- Born: June 25, 1947 (age 79) Brooklyn, New York
- Education: Baruch College Brooklyn Law School
- Title: Executive vice president (Wells Fargo Bank) President, Chairman and Chief Executive Office (HSBC Finance Corporation)

= William F. Aldinger III =

American businessman (born 1947)

William F. Aldinger III (born June 25, 1947) is an American businessman.

Aldinger served as the President and Chief Executive Officer of Capmark (now Ally Financial) from June 2006 to December 2008. He has served as Consultant of Capmark since December 2008.

==Background==

===Education===
Aldinger was born in Brooklyn, New York, and graduated from Baruch College in 1969 and Brooklyn Law School, where he received his J.D. degree, in 1975. He was presented with an Honorary Doctorate from Baruch in 2005. He is a Member of the New York Bar.

===Career===
Aldinger served at U.S. Trust Company, New York from 1969 to 1975, and Citibank, New York from 1975 to 1986. In 1986, he joined Wells Fargo Bank, San Francisco, as executive vice president of its private banking group, and in 1992, he was named vice chairman.

Aldinger served with HSBC for 11 years until April 2005. He joined HSBC Finance Corporation (formerly Household International, Inc.) in September 1994, and served as its President, Chairman, and Chief Executive Officer from May 1996 to April 2005. Aldinger served as the President and Chief Executive Officer of HSBC North America Holdings Inc. from January 2004 to April 2005. He served as a Member of Management Board at HSBC Holdings plc until April 2005. He served as Chairman HSBC North America Holdings Inc. from January 2004 to April 2005. He served as Chairman of the Board of HSBC USA Inc. since January 2004 and HSBC Bank USA NA from January 2004 to April 2005. He served as the Chairman of HSBC Bank Canada.

Aldinger served as the President and Chief Executive Officer of Capmark (now Ally Financial) from June 2006 to December 2008. He has served as Consultant of Capmark since December 2008.

===Directorships===
Aldinger serves as a Member of the Boards of Trustees of Northwestern University and Chicago's Museum of Science and Industry. He serves as a Director of the combined Board of Children's Memorial Medical Center/Children's Memorial Hospital and the Children's Memorial Foundation, and as a Member of the Board of Directors of Evanston Northwestern Healthcare. He served as a Director of Illinois Tool Works Inc. from 1998 to May 2010, of Capmark Financial Group Inc. from June 2006 to December 2008, and of HSBC Bank Canada. He served as an Executive Director of HSBC Holdings PLC from April 2003 to April 2005. He served as a Director of HSBC Financial Corporation Limited until April 2005, and as a Director of HSBC USA Inc. and HSBC Bank USA NA from October 2003 to April 2005, of AT&T Corp. from July 2003 to November 2005, of HSBC Finance Corp. from September 1994 to April 2005, of HSBC North America Holdings Inc. until April 2005, and of the Board of Directors of Stone Container Corp.

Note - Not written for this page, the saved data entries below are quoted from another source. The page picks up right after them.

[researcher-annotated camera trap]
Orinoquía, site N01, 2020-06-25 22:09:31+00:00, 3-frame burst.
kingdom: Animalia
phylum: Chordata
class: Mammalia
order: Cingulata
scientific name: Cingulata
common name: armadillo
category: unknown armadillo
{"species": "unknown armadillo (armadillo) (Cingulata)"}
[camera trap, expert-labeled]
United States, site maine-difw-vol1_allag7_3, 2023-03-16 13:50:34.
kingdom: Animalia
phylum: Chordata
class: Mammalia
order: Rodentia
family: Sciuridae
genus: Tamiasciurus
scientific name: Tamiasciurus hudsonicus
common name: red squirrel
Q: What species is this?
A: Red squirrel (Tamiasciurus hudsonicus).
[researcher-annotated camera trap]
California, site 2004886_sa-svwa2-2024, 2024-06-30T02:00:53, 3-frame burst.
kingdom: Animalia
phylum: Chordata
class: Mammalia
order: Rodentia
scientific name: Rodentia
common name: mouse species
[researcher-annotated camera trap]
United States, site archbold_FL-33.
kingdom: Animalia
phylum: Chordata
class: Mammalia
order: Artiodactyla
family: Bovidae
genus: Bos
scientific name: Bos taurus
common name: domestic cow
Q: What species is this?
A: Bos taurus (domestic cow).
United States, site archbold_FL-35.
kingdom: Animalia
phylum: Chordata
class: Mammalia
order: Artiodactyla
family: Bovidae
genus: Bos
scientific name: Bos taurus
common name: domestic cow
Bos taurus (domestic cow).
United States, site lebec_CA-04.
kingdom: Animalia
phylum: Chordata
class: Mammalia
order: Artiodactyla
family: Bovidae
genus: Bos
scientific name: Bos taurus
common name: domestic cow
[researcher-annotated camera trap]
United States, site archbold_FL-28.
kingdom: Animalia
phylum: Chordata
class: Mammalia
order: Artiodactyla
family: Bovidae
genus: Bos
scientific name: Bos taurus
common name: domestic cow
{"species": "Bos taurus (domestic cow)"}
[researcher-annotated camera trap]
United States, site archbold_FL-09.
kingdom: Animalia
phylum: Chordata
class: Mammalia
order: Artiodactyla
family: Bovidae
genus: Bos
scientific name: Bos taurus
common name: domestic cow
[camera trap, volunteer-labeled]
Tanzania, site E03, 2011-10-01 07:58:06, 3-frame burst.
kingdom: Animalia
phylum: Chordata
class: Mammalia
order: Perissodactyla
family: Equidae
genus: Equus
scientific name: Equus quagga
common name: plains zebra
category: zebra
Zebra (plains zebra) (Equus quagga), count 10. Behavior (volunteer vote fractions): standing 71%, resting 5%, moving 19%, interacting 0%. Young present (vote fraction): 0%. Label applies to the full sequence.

He has been Chairman of Museum of Science and Industry in Chicago since May 1996. He served as the Chairman of the Board of Capmark (now Ally Financial) from March 2008 to December 2008.

===Honors===
He was inducted into Junior Achievement's Chicago Business Hall of Fame in 2002; was awarded Baruch University's Distinguished Alumnus Award and the United Negro College Fund's Harold H. Hines award in 2004.